JOB: Filter the data below, keeping only the lines that contain the string "separation". Treat uppercase and lowercase as different.

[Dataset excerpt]
________

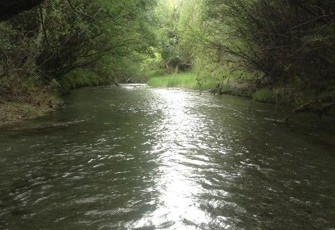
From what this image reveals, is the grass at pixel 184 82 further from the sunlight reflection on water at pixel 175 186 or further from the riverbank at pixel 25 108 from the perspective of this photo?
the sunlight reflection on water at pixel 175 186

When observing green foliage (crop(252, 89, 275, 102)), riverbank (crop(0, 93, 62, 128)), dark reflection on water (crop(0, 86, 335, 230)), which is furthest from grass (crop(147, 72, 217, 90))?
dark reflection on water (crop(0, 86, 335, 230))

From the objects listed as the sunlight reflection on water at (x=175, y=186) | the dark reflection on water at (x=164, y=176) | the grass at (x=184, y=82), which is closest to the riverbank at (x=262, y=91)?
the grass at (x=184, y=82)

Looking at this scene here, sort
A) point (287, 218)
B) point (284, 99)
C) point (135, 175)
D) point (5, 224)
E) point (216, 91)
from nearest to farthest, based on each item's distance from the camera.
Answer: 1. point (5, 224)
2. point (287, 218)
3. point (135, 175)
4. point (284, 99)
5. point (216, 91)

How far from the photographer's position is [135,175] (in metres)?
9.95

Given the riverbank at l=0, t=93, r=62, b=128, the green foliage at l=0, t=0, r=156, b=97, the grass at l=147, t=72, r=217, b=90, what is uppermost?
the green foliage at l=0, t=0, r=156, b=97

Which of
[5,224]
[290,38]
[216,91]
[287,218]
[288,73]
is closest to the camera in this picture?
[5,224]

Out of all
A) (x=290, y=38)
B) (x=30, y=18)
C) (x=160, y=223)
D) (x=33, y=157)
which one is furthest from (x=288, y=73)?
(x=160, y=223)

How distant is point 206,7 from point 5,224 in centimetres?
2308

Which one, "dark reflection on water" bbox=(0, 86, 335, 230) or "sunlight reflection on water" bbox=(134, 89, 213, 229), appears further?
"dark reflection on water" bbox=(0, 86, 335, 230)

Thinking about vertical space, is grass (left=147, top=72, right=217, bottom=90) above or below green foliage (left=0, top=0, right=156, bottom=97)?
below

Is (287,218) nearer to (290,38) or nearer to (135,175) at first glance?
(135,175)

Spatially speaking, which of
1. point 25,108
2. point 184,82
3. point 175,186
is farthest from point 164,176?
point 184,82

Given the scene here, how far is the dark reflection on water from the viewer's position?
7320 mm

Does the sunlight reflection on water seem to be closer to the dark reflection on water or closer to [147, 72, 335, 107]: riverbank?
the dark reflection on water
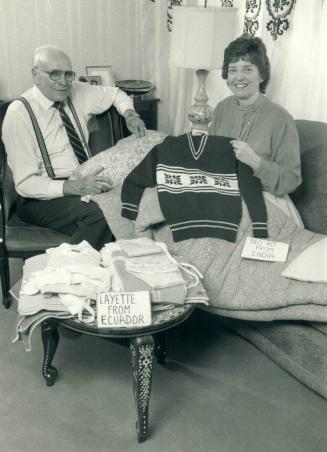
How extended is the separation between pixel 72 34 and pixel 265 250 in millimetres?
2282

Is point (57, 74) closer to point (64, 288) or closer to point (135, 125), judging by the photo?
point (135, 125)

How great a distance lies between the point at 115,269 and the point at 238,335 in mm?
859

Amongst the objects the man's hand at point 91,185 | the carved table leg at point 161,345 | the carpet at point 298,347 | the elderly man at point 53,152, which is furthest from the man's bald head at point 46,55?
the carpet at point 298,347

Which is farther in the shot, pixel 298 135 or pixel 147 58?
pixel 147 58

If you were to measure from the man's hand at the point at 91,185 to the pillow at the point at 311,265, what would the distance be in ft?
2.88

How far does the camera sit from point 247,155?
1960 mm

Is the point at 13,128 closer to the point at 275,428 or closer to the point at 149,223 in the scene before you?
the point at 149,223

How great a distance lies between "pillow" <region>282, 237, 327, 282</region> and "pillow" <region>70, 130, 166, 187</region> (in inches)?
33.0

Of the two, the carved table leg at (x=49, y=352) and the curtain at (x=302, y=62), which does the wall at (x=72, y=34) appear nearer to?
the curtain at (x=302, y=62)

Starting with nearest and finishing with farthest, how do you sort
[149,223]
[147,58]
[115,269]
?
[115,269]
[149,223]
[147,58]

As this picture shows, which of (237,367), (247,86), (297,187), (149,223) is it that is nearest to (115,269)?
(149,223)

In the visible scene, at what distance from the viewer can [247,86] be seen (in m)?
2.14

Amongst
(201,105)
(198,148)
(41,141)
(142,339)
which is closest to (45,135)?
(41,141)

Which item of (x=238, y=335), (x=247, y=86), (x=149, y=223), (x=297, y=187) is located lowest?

________

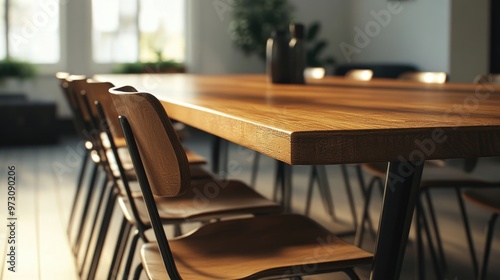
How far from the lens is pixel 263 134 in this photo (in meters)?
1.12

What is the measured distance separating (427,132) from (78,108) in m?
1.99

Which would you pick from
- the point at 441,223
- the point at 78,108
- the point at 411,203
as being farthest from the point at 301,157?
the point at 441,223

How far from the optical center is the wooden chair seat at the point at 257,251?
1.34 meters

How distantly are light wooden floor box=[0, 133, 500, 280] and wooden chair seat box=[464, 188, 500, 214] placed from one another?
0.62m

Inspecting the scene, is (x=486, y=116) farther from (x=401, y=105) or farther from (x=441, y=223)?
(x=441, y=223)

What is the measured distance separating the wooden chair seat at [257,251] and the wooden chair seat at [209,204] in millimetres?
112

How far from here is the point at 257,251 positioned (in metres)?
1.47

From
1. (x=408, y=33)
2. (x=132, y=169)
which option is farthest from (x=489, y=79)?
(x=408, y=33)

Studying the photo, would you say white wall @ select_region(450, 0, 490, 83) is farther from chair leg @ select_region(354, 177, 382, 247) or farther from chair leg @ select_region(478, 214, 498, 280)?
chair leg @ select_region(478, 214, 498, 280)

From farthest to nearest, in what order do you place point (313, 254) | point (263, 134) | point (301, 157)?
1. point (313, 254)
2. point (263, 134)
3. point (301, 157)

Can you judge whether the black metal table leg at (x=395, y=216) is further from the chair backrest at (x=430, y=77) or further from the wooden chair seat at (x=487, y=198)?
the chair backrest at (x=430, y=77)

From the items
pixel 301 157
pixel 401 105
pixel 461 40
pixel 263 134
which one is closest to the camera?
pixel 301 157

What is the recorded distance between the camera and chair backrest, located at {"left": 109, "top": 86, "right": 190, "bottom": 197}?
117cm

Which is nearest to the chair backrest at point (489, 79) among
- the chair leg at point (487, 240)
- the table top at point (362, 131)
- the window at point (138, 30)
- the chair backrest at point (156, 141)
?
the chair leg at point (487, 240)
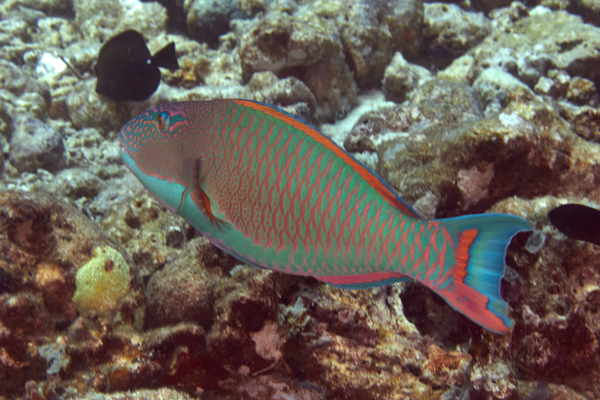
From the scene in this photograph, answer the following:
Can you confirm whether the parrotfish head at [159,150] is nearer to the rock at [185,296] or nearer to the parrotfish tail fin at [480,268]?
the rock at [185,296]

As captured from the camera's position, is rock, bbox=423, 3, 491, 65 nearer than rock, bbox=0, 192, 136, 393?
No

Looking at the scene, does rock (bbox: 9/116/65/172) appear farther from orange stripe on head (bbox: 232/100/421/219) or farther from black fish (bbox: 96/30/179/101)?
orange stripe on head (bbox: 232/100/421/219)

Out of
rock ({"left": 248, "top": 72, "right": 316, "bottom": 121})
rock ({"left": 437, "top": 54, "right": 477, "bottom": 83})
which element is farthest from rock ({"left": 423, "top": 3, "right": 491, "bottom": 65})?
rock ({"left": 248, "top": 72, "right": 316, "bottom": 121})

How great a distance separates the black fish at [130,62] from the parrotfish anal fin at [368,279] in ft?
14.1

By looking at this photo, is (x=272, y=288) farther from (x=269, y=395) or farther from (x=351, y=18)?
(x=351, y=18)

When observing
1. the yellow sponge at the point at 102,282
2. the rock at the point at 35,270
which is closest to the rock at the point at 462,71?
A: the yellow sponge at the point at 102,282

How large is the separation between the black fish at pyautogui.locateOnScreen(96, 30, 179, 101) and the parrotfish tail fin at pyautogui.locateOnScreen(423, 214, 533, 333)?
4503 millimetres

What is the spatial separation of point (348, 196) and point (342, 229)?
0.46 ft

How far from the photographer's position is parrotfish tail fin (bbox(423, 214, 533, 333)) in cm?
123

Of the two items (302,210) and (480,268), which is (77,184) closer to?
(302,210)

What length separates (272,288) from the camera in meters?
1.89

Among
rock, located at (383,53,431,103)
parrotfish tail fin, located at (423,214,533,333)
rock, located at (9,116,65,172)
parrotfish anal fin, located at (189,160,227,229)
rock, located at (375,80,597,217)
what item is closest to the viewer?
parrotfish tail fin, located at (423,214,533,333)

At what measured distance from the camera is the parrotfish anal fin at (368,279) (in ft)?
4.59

________

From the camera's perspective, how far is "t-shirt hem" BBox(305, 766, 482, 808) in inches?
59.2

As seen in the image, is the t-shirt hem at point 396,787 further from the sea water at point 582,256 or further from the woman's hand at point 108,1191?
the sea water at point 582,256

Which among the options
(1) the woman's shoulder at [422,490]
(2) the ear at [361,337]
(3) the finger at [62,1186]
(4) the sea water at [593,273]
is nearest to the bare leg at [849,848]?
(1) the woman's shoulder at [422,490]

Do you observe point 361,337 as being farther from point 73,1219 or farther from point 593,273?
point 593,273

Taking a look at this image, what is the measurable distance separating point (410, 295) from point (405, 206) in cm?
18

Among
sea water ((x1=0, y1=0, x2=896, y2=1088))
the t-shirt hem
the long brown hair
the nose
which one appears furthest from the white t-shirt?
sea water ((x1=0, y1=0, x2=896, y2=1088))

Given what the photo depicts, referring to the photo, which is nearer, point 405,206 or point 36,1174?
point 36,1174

________

SOLVED EXERCISE:
How extended is the separation between pixel 72 34 and pixel 265 250 in millimetres?
How large is the separation between the black fish at pyautogui.locateOnScreen(96, 30, 179, 101) and the parrotfish tail fin at pyautogui.locateOnScreen(423, 214, 533, 333)?
What is the spatial separation of point (348, 196) and point (342, 229)?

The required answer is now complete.